Re: [PATCH -next V7 0/7] riscv: Optimize function trace
From: Guo Ren
Date: Wed Feb 08 2023 - 20:59:55 EST
On Thu, Feb 9, 2023 at 9:51 AM Guo Ren <guoren@xxxxxxxxxx> wrote:
>
> On Thu, Feb 9, 2023 at 6:29 AM David Laight <David.Laight@xxxxxxxxxx> wrote:
> >
> > > > # Note: aligned to 8 bytes
> > > > addr-08 // Literal (first 32-bits) // patched to ops ptr
> > > > addr-04 // Literal (last 32-bits) // patched to ops ptr
> > > > addr+00 func: mv t0, ra
> > > We needn't "mv t0, ra" here because our "jalr" could work with t0 and
> > > won't affect ra. Let's do it in the trampoline code, and then we can
> > > save another word here.
> > > > addr+04 auipc t1, ftrace_caller
> > > > addr+08 jalr ftrace_caller(t1)
> >
> > Is that some kind of 'load high' and 'add offset' pair?
> Yes.
>
> > I guess 64bit kernels guarantee to put all module code
> > within +-2G of the main kernel?
> Yes, 32-bit is enough. So we only need one 32-bit literal size for the
> current rv64, just like CONFIG_32BIT.
We need kernel_addr_base + this 32-bit Literal.
@Mark Rutland
What do you think the idea about reducing one more 32-bit in
call-site? (It also sould work for arm64.)
>
> >
> > > Here is the call-site:
> > > # Note: aligned to 8 bytes
> > > addr-08 // Literal (first 32-bits) // patched to ops ptr
> > > addr-04 // Literal (last 32-bits) // patched to ops ptr
> > > addr+00 auipc t0, ftrace_caller
> > > addr+04 jalr ftrace_caller(t0)
> >
> > Could you even do something like:
> > addr-n call ftrace-function
> > addr-n+x literals
> > addr+0 nop or jmp addr-n
> > addr+4 function_code
> Yours cost one more instruction, right?
> addr-12 auipc
> addr-8 jalr
> addr-4 // Literal (32-bits)
> addr+0 nop or jmp addr-n // one more?
> addr+4 function_code
>
> > So that all the code executed when tracing is enabled
> > is before the label and only one 'nop' is in the body.

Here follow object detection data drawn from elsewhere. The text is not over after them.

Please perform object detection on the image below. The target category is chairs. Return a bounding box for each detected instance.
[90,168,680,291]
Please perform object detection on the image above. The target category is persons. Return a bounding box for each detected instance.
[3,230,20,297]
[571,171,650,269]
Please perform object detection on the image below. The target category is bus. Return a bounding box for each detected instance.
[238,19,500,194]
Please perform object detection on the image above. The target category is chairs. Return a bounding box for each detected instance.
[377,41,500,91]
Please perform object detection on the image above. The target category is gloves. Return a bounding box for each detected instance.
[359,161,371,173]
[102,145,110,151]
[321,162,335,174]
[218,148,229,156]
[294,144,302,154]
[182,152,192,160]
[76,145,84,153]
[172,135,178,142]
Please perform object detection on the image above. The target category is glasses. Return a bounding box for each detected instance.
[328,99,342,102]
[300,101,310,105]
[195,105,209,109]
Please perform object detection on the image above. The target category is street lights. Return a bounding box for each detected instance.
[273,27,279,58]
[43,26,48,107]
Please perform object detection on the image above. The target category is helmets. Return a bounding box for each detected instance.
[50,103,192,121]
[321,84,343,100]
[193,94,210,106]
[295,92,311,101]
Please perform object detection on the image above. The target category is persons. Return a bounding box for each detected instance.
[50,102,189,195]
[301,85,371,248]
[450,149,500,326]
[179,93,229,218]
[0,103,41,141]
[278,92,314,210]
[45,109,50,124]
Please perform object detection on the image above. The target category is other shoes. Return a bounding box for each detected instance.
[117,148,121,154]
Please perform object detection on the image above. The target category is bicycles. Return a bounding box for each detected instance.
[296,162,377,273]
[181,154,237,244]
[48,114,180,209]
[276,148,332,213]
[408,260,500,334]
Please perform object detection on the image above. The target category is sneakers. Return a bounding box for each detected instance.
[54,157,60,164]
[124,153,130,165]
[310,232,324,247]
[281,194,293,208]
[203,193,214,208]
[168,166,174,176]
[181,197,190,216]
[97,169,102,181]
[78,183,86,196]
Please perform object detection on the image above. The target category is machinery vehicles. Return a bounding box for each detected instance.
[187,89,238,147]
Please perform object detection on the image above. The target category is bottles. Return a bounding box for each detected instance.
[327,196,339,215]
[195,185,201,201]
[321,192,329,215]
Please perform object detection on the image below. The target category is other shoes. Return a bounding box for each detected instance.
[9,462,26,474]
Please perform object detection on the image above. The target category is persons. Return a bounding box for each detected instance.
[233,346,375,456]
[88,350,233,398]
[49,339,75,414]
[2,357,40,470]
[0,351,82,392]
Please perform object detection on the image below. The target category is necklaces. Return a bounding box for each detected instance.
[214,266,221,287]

> > The called code can use the return address to find the
> > literals and then modify it to return to addr+4.
> > The code cost when trace is enabled is probably irrelevant
> > here - dominated by what happens later.
> > It probably isn't even worth aligning a 64bit constant.
> > Doing two reads probably won't be noticable.
> >
> > What you do want to ensure is that the initial patch is
> > overwriting nop - just in case the gap isn't there.
> >
> > David
> >
> > -
> > Registered Address Lakeside, Bramley Road, Mount Farm, Milton Keynes, MK1 1PT, UK
> > Registration No: 1397386 (Wales)
>
>
>
> --
> Best Regards
> Guo Ren
--
Best Regards
Guo Ren